Supplied records:
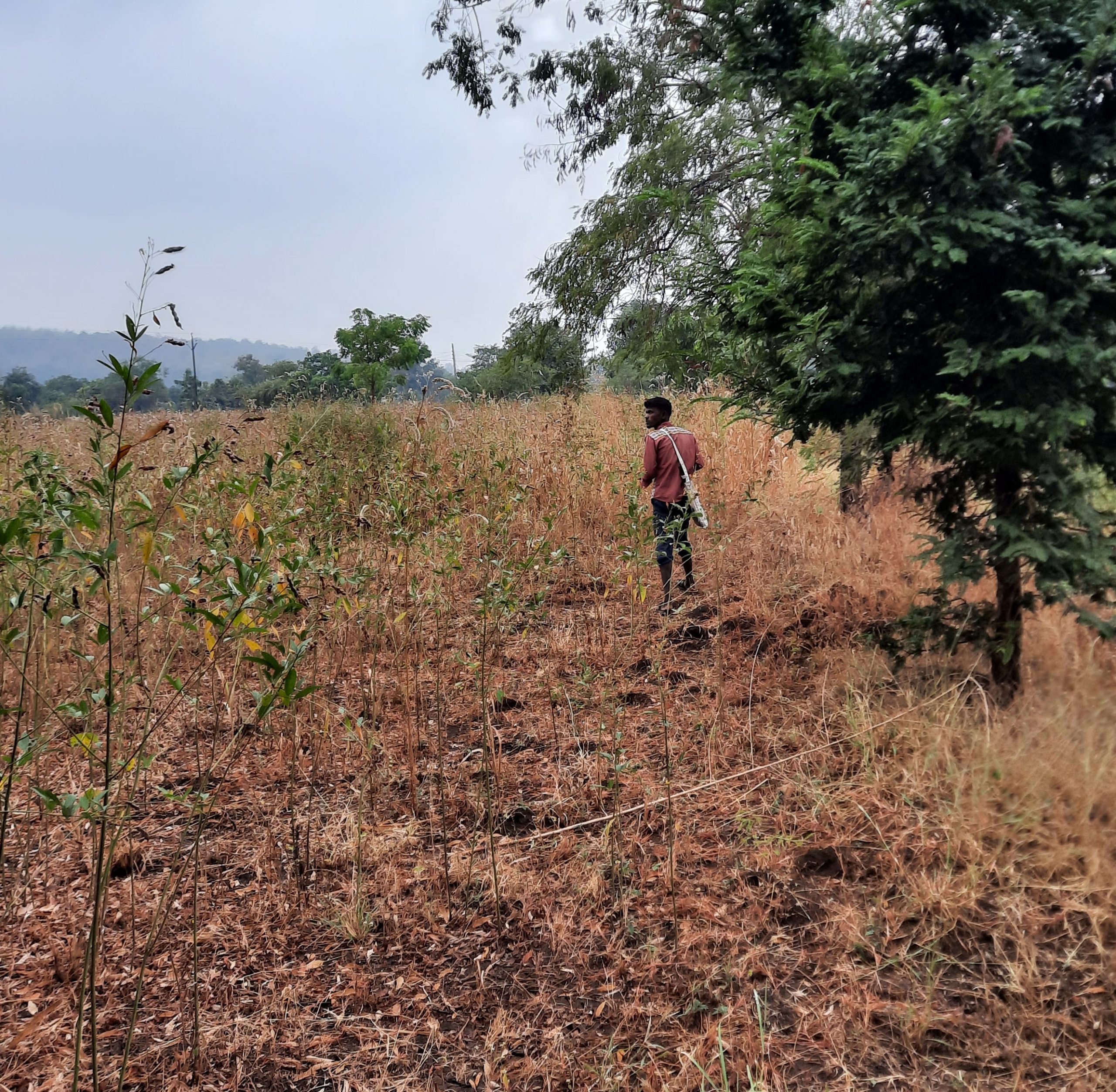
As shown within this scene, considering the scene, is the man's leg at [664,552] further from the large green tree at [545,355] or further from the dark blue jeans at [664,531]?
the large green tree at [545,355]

* * *

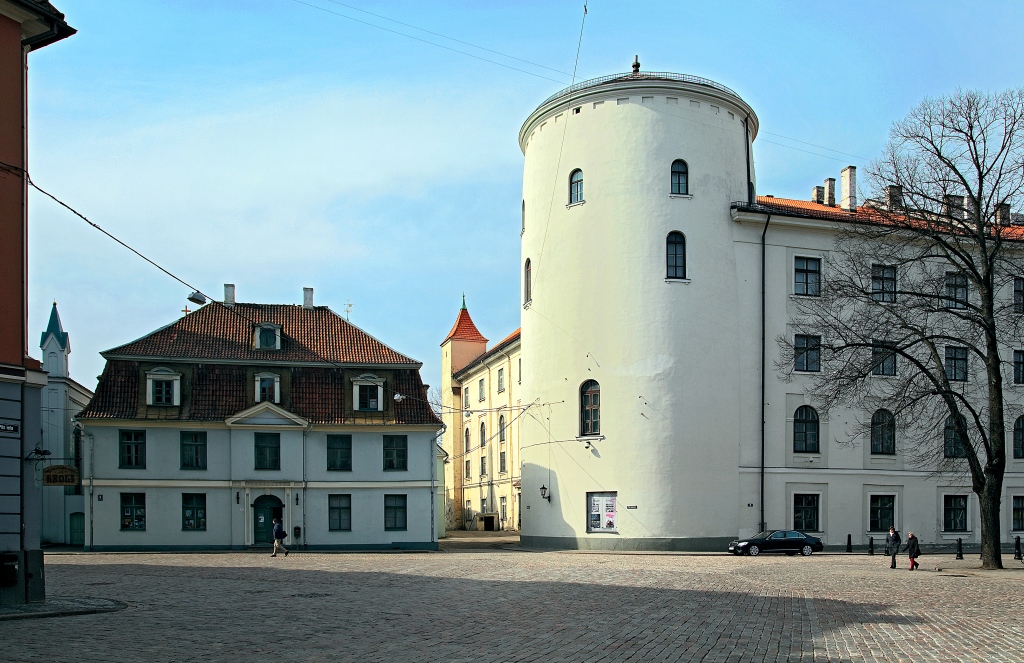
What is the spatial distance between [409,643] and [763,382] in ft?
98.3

--

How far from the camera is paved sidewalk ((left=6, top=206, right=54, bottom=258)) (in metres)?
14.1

Problem: Count the lines in the records above that contain the string "from", treating uppercase and lowercase as different. Reply with only the number.

Result of this task: 2